That's curling lingo to describe how hopeless it looked just one week ago, when it appeared there wouldn't be enough registrations to merit a shortened season after the ice plant gave up the ghost in the fall.

A new ice plant cost the club $163,000. It arrived on Nov. 12 and it took more than a month to install it, before it was finally fired up Tuesday, with ice soon to follow. The problem was that the club needed 450 curlers to sign up in two weeks, generating $60,000 in revenue, to cover two-and-a-half months of league play starting in January.

That goal seemed impossible, as unlikely as scoring an eight-ender. Scrubbing the entire 2014-15 season would have come on the heels of the cancellation of the Kelly Cup back in February because of a lack of volunteers and low participation in the mens' leagues. It was the first time in 87 years that the Kelly Cup wasn't awarded.

Had the players and their registration fees not come forward, it could have been handshakes all around or, as longtime TSN curling announcer Vic Rauter would say, "make it a final" for curling in Prince George.

Gone are the days when curling was so popular in Prince George that even Salmon Valley had its own curling rink, when entire families played, starting as soon as they were old enough to push out of the hack and throw a rock, when curlers outnumbered golfers as members of the club and when socializing through the long winter started and ended at the curling club.

Yet curling prevails in Prince George.

Earlier this year, the golf and curling club hosted the B.C. Scotties, the provincial women's championship. Two Prince George teams qualified for the Scotties - the Tracey Jones and the Patti Knezevic foursomes. Knezevic's squad finished fourth but Knezevic still got to go to the national Scotties in Vancouver. The winning team, led by Kesa Van Osch from Victoria, were so impressed with Knezevic's play during their week in Prince George that they asked her to join them as their fifth player. While in Montreal, Knezevic played four games, including two as skip, when the flu bug hit the team hard, keeping the squad in the playoff hunt.

Local curlers, and the entire Prince George sports community, were proud to see Knezevic excel on the national stage under trying circumstances. Just how good is Team Knezevic? They qualified for the 2015 B.C. Scotties next month in Maple Ridge without the benefit of having local ice to practice on.

Yet she's not Prince George's biggest name in curling. That distinction would belong to Joe Rea, the head coach of Canada's wheelchair curling team that has taken gold at the last three Paralympic Games, including this year in Sochi, Russia.

Curling's history in Prince George has not only been good for the community but great for the economy.
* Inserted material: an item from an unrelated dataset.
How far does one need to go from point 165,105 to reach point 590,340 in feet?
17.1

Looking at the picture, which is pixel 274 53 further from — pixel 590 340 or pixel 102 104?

Prince George hosted the national women's championship in 1983 and again in 2000, that time at the relatively new Multiplex. Now the CN Centre, the facility hosted the Road to the Roar in 2009, the pre-Olympic men's and women's curling qualifier, with many top teams from across Canada taking part. Those events not only brought in big dollars, they were used as examples to convince the Canada Games selection committee to choose Prince George over Kelowna and Kamloops to host the 2015 Canada Winter Games.

The game is suffering locally, there's no question. Curling doesn't have the social cache it once did. The aging population means there are fewer kids available to take part in the junior programs and that new generation would rather stay inside with their XBoxes than slide and throw rocks on ice. Meanwhile, many older curlers are spending part or all of the curling season as snowbirds in Texas, Arizona and California.

Hopefully curling never leaves Prince George. It is a much cheaper and much more social winter sport for children, compared to hockey and figure skating, and it's a sport, like golf, that can be played at a high level much later in life than most other sports.

It's a great Canadian sport that brings families and communities together.